The big problem I see in saying that a gene or genes explains the symptom of any subgroup is that these are SNPs. Snips are common variants , which indicates they are not generally harmful. Almost all of them do not change proteins themselves, but subtly change gene regulation of those proteins. Typically these snips increase the risk of ME/CFS by less than 10%. When you consider that the risk of someone in the population is very low – under 1 percent – these are subtle effects. Could they explain the symptoms of everyone in a subgroup?

I very much hope that precision life are making big strides forward. But like others, I find it hard to judge the results from the results that they able to provide. Obviously, they are in a difficult situation as they're being funded by investors, who probably don't want to hear about the niceties of experiments and bumps along the road.

I hoped they would report results from their micro clinical trials with Metrodora, but it sounds like they haven't been able to share anything on those.

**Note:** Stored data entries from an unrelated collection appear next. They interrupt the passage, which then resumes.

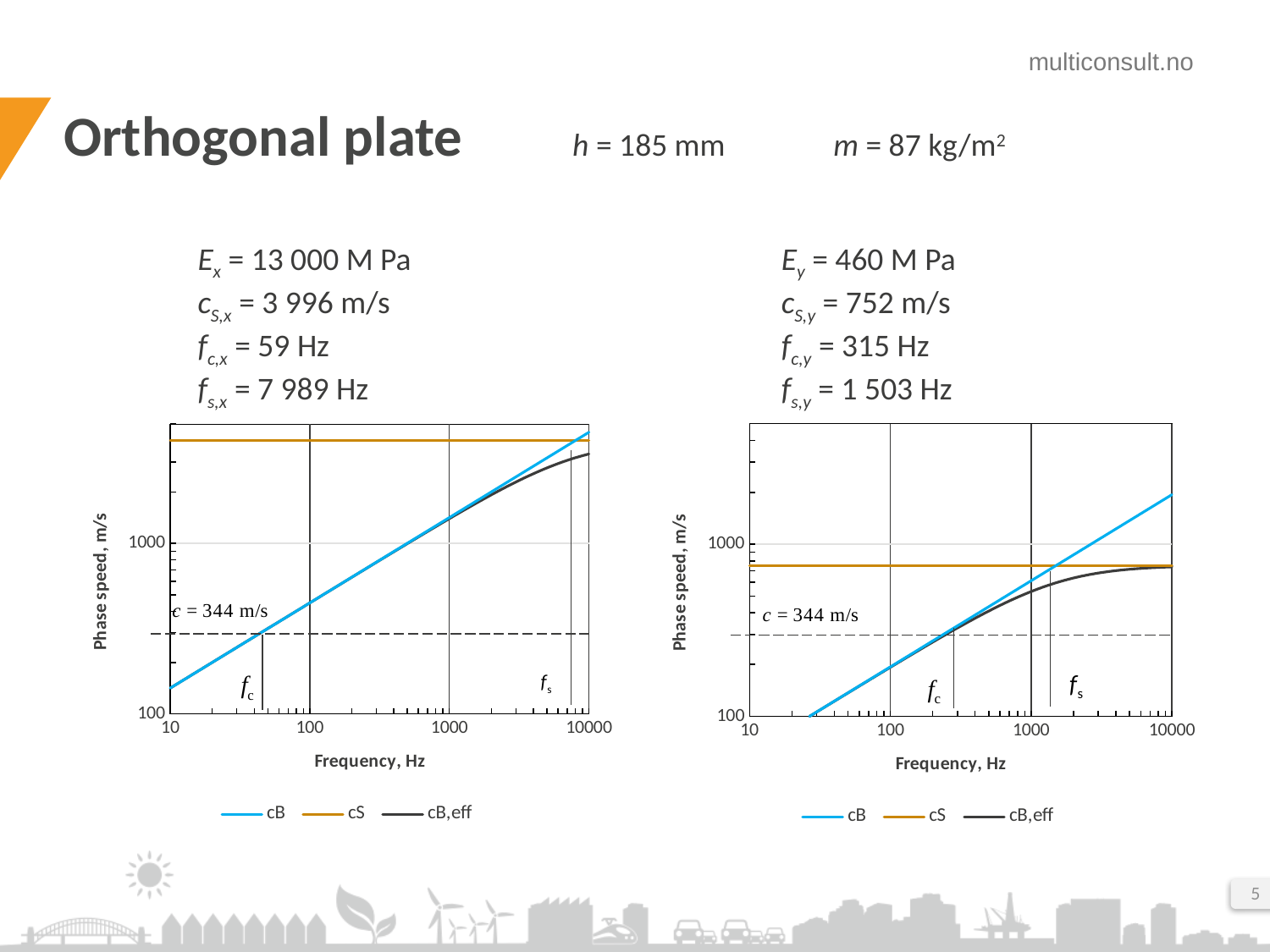
In the left chart, at 10000 Hz, which series has the higher phase speed, cB or cB,eff? cB In the left chart, does the cB,eff series rise or fall as frequency increases? rise In the right chart, is the cB value at 10000 Hz greater or less than 1000 m/s? greater In the left chart, does the cB series rise or fall as frequency increases? rise What speed is marked by the dashed horizontal line in the right chart? c = 344 m/s How many series does the legend of the right chart list? 3 What kind of chart is the left chart on the slide? line chart In the right chart, at 10000 Hz, which series has the higher phase speed, cB or cS? cB In the right chart, is the value of the horizontal cS line greater or less than 1000 m/s? less In the left chart, is the value of the horizontal cS line greater or less than 1000 m/s? greater What is the label of the x axis of the left chart? Frequency, Hz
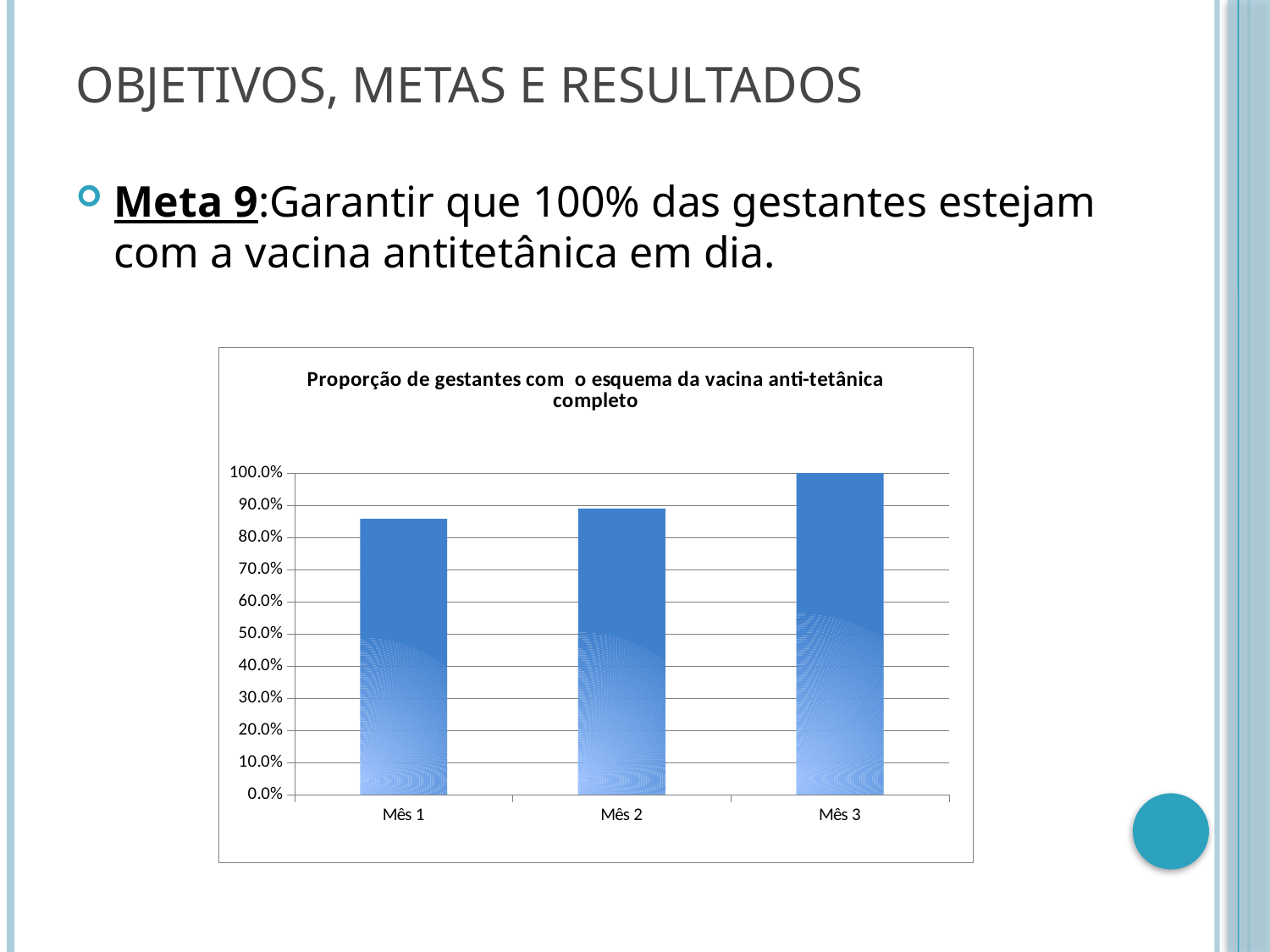
Is the value for Mês 2 greater or less than 80.0%? greater Is the value for Mês 1 greater or less than 80.0%? greater What is the title of the chart? Proporção de gestantes com o esquema da vacina anti-tetânica completo Which is larger, the value for Mês 1 or the value for Mês 2? Mês 2 Which month has the highest proportion in the chart? Mês 3 What is the value for Mês 3 in the chart? 100.0% Do the values rise or fall from Mês 1 to Mês 3? rise Which month has the lowest proportion in the chart? Mês 1 How many categories are shown on the x axis of the chart? 3 Is the value for Mês 1 greater or less than 90.0%? less What is the highest value shown on the y axis of the chart? 100.0% What kind of chart is shown on the slide? bar chart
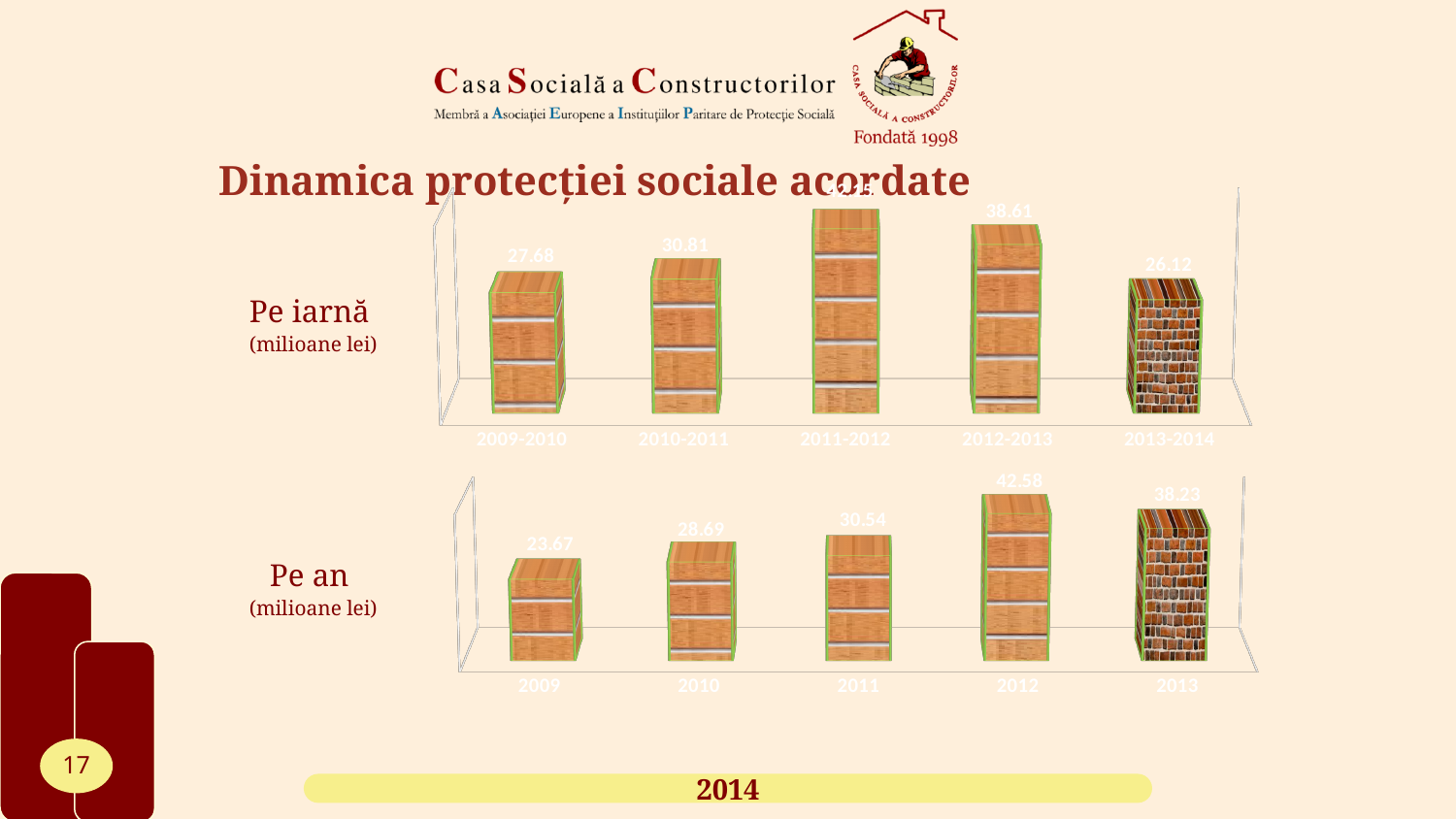
In the 'Pe iarnă' chart, what is the difference between the values for 2012-2013 and 2013-2014? 12.49 In the 'Pe an' chart, which year has the highest value? 2012 In the 'Pe an' chart, what is the value for 2009? 23.67 In the 'Pe an' chart, what is the difference between the values for 2010 and 2009? 5.02 What kind of chart is the 'Pe an' chart? Bar chart In the 'Pe iarnă' chart, which period has the highest value? 2011-2012 In the 'Pe an' chart, what is the value for 2012? 42.58 In the 'Pe iarnă' chart, which period has the lowest value? 2013-2014 In the 'Pe iarnă' chart, how many periods are shown? 5 In the 'Pe iarnă' chart, what is the value for 2009-2010? 27.68 In the 'Pe iarnă' chart, what is the value for 2012-2013? 38.61 In the 'Pe an' chart, which is larger, the value for 2011 or the value for 2013? 2013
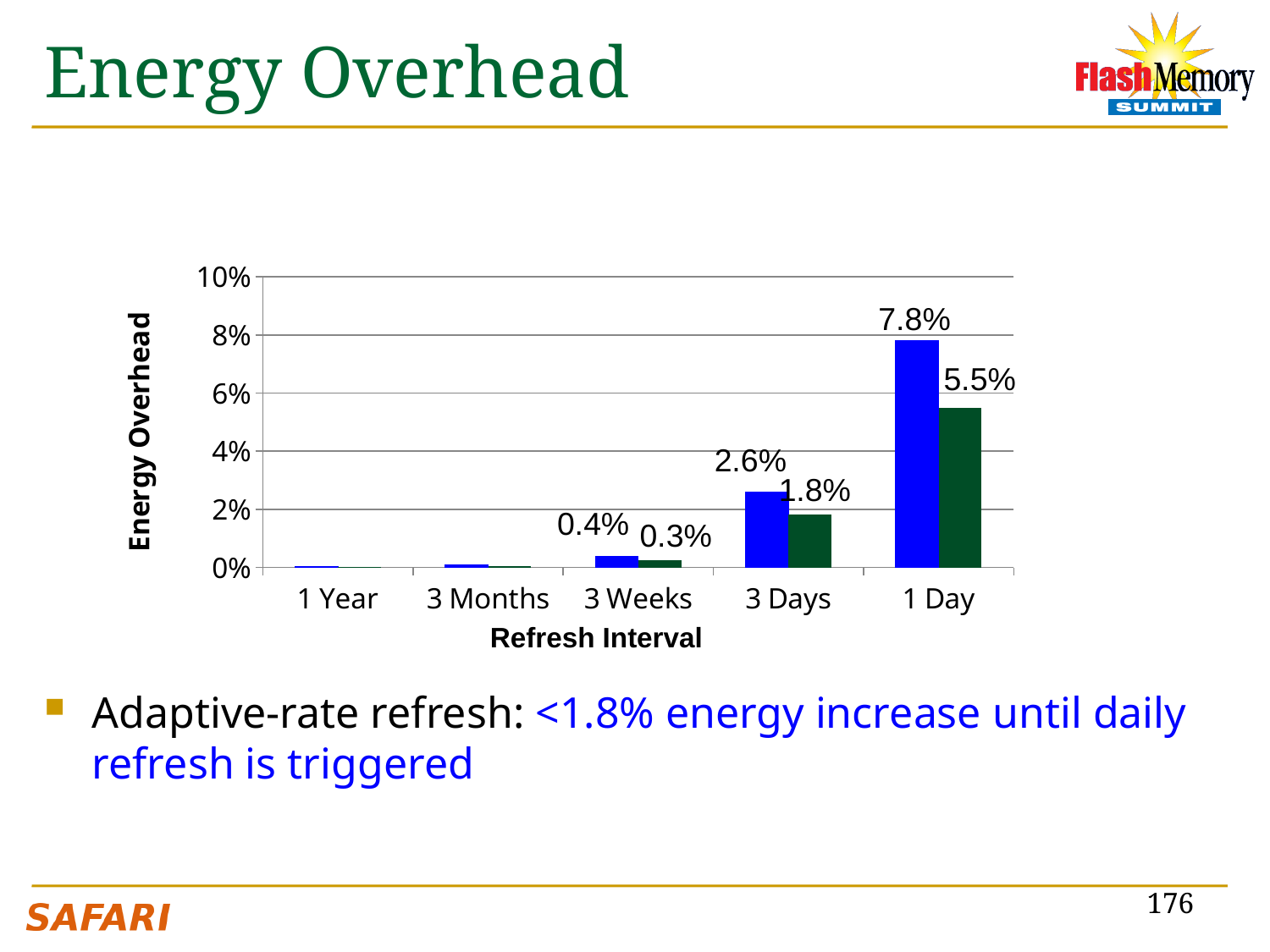
What kind of chart is shown on the slide? bar chart How many refresh intervals are shown on the x axis? 5 What is the value of the dark green bar for 1 Day? 5.5% What is the value of the dark green bar for 3 Weeks? 0.3% Is the value of the blue bar for 1 Day greater or less than 6%? greater What is the difference between the blue and dark green bars for 1 Day? 2.3% What is the value of the blue bar for 3 Days? 2.6% Do the energy overhead values rise or fall moving from 1 Year to 1 Day along the x axis? rise Which refresh interval has the highest energy overhead? 1 Day Which is larger for 3 Days, the blue bar or the dark green bar? the blue bar What is the value of the blue bar for 1 Day? 7.8% What is the difference between the blue bars for 1 Day and 3 Days? 5.2%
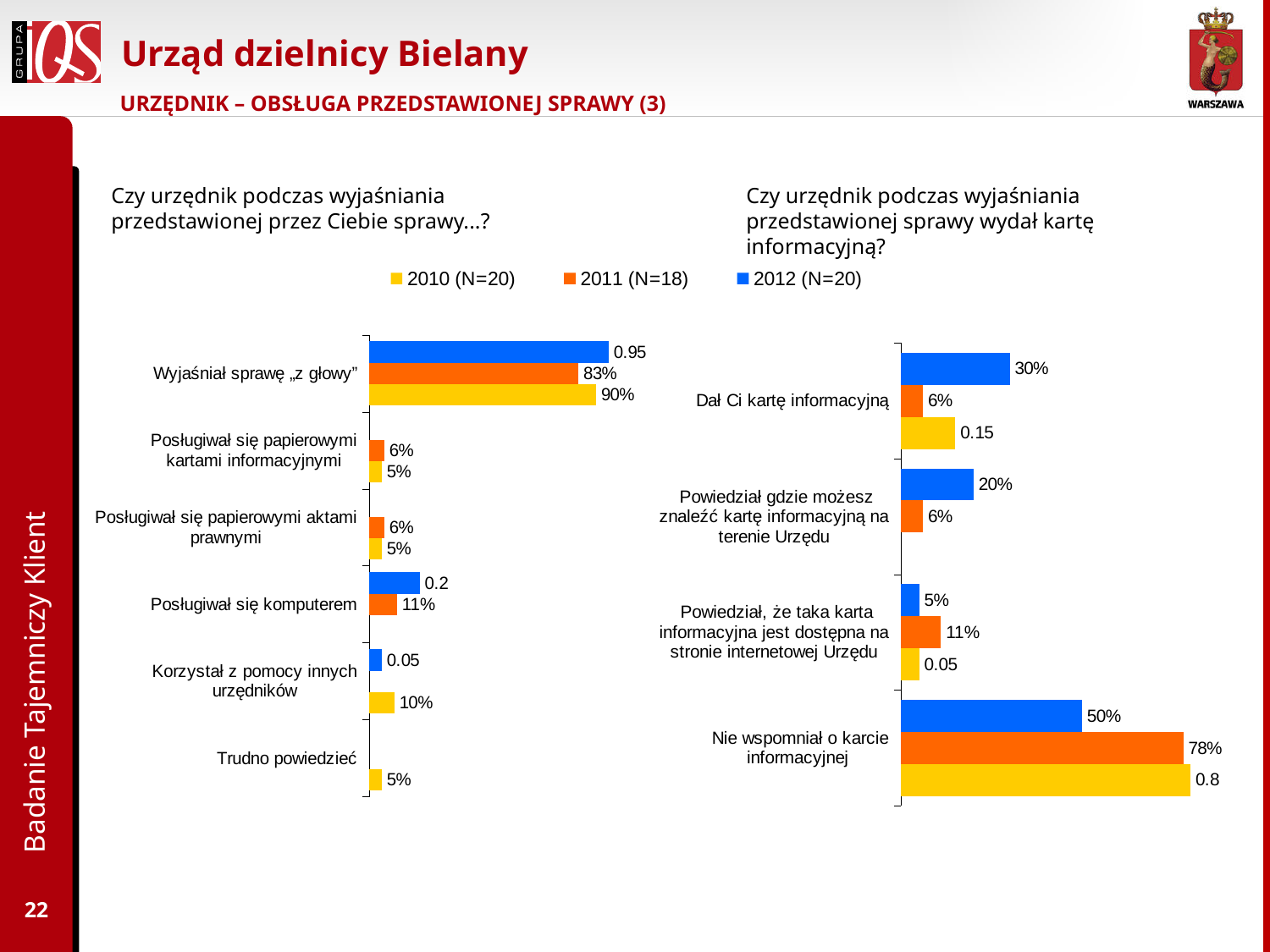
In the left chart, what is the 2011 (N=18) value for "Posługiwał się komputerem"? 11% In the left chart ("Czy urzędnik podczas wyjaśniania przedstawionej przez Ciebie sprawy...?"), what is the 2012 (N=20) value for "Wyjaśniał sprawę „z głowy”"? 0.95 In the right chart, what is the 2010 (N=20) value for "Nie wspomniał o karcie informacyjnej"? 0.8 In the right chart, what is the difference between the 2011 and 2012 values for "Nie wspomniał o karcie informacyjnej"? 28 percentage points In the left chart, what is the 2010 (N=20) value for "Korzystał z pomocy innych urzędników"? 10% How many series does the legend list? 3 In the left chart, how many categories are shown on the vertical axis? 6 In the left chart, what is the difference between the 2010 and 2011 values for "Wyjaśniał sprawę „z głowy”"? 7 percentage points In the right chart, which is larger for "Powiedział, że taka karta informacyjna jest dostępna na stronie internetowej Urzędu": the 2011 value or the 2012 value? 2011 In the right chart, which category has the highest 2011 (N=18) value? Nie wspomniał o karcie informacyjnej What type of chart is used on the right side of the slide? Bar chart In the right chart ("Czy urzędnik podczas wyjaśniania przedstawionej sprawy wydał kartę informacyjną?"), what is the 2012 (N=20) value for "Dał Ci kartę informacyjną"? 30%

Science is hard, and it's fantastic that those developing new technologies – and investors – are taking an interest in our illness. But I'm not sure how much we're going to learn about their progress until they're able to share something definitive.
 
The big problem I see in saying that a gene or genes explains the symptom of any subgroup is that these are SNPs. Snips are common variants , which indicates they are not generally harmful. Almost all of them do not change proteins themselves, but subtly change gene regulation of those proteins. Typically these snips increase the risk of ME/CFS by less than 10%. When you consider that the risk of someone in the population is very low – under 1 percent – these are subtle effects. Could they explain the symptoms of everyone in a subgroup?
Thanks for the really clear explanation and grounding of something that was just a feeling for me.

I think like you I’m really pleased they’re involved. But they will need to find a better way of telling their story and communicating with patients. Especially as they seem focused on drug trials and that is going to involve patient trust.
 
I hoped they would report results from their micro clinical trials with Metrodora, but it sounds like they haven't been able to share anything on those

Agree with everything you say in your post, wanted to ask if you had heard these trials were already happening? I swear Sayoni Das said they would start after they had the locome results in a presentation i saw once.
 
Obviously, they are in a difficult situation as they're being funded by investors, who probably don't want to hear about the niceties of experiments and bumps along the road.
Yeah. Given that. And their whole marketing thing is “personalised medicine”. Like this is the second things they write on their front page:

Our unique ability to stratify patients by the molecular mechanisms of their disease enables us to accurately map patients to the targets, trials, and treatments that will be of greatest benefit to them.

With our understanding of causal biology, we support our partners to eliminate risk from drug development and maximize healthcare efficiency.